[Exercise requirements] Find all lines in the records that include the word "burst", and copy them out.

*** Data records ***

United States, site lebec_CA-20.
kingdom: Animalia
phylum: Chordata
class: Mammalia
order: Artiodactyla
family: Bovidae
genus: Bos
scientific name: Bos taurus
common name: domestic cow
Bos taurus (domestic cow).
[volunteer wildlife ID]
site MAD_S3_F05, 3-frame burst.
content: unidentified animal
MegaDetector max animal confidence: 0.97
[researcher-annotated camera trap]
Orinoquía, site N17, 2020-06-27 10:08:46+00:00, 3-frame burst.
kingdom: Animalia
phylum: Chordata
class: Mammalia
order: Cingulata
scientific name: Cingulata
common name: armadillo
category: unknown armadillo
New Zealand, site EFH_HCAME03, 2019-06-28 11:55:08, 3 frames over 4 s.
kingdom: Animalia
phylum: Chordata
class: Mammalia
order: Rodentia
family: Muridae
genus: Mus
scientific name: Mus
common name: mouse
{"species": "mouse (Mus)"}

***

[Your response]
site MAD_S3_F05, 3-frame burst.
Orinoquía, site N17, 2020-06-27 10:08:46+00:00, 3-frame burst.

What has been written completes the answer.